How many of you have experienced catastrphic pool failure and why?

Status
Not open for further replies.

trionic

Explorer
Joined
May 1, 2014
Messages
98
ZFS seems to have two modes: "everything's fine" (within the limits of redundancy) and "your pool's gone" (PS: "there are no recovery tools").

All is well until suddenly it's not and all your data's gone. With ZFS the risk of a catastrophic failure are low but the consequences are devastating.

Right now, on the verge of my first ZFS build, I am not comfortable with that consequence. I know, mirrors, backups etc, but some of the reasons for pool loss seem more and more to me like design flaws. For example: loss of a VDEV = pool loss; corrupted system metadata = pool loss. ZFS does not degrade gracefully.

The purpose of this thread is not to trash ZFS but to understand the real probability of pool loss and how to mitigate against it (apart from the obvious mirrors and off-site backup).

So: how many of you have experienced such a loss and why?
 

ser_rhaegar

Patron
Joined
Feb 2, 2014
Messages
358
Virtualized, changed a bios setting and the motherboard/ESXi decided to throw lots of errors through the HBA. Pool was toast. Known issue with motherboard and pass through in ESXi. Restored from mix of hot backup (replication) and cold backup.
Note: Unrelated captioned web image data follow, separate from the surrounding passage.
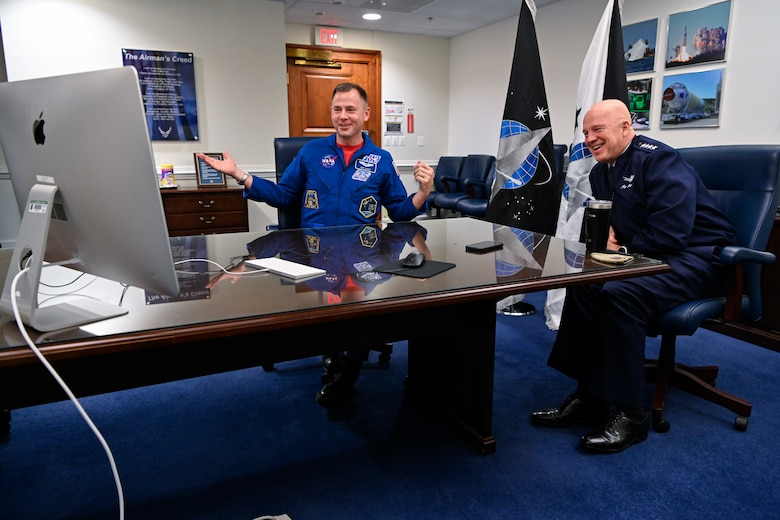 Chief of Space Operations Gen. John W. Raymond, right, and Air Force astronaut Col. Nick Hague speak with third grade students from Desoto Intermediate School in Adel, Iowa, during a virtual call at the Pentagon, Arlington, Va.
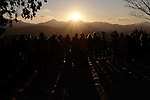 People observe the sun setting near the top of Mount Fuji atop Mount Takao in Tokyo December 26, 2015. (Photo by Yuriko Nakao/AFLO)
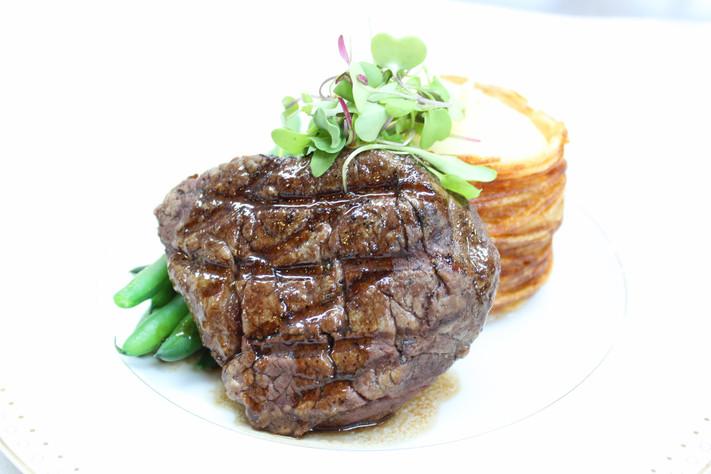 Filet Mignon of Beef w/ Mashed Yukon Potatoes in a Crispy Potato Basket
Haven't had an issue since I flipped the setting back. Also made the move to physical to make it easier to support hosting VMs.
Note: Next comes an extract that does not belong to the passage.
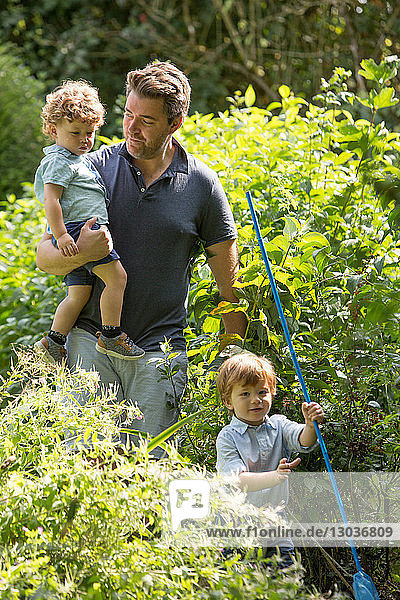 Vater und Kinder gehen im Park spazieren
I also had memory errors with a RAM upgrade on the new physical host. ECC kept the system running flawlessly. Just saw the errors in the nightly email and replaced the RAM. No more errors.

Listen to what the stickies say and you'll be fine. Don't virtualize, use ECC, don't use raidz1, don't stripe single vdevs, load up RAM.
 

cyberjock

Inactive Account
Joined
Mar 25, 2012
Messages
19,526
We've discussed this to death, so I'll keep this short and sweet.

1. Your definition of "design flaws" is totally arbitrary. Saying "Loss of a VDEV = pool loss; corrupted system metadata = pool loss" makes you look silly in my opinion. Are you going to tell me that RAID6 with 3 disks failed should continue to operate? Are you going to tell me that if the file system is corrupt the pool should continue to operate unabated? That is literally the equivalent of a loss of vdevs and corrupted metadata.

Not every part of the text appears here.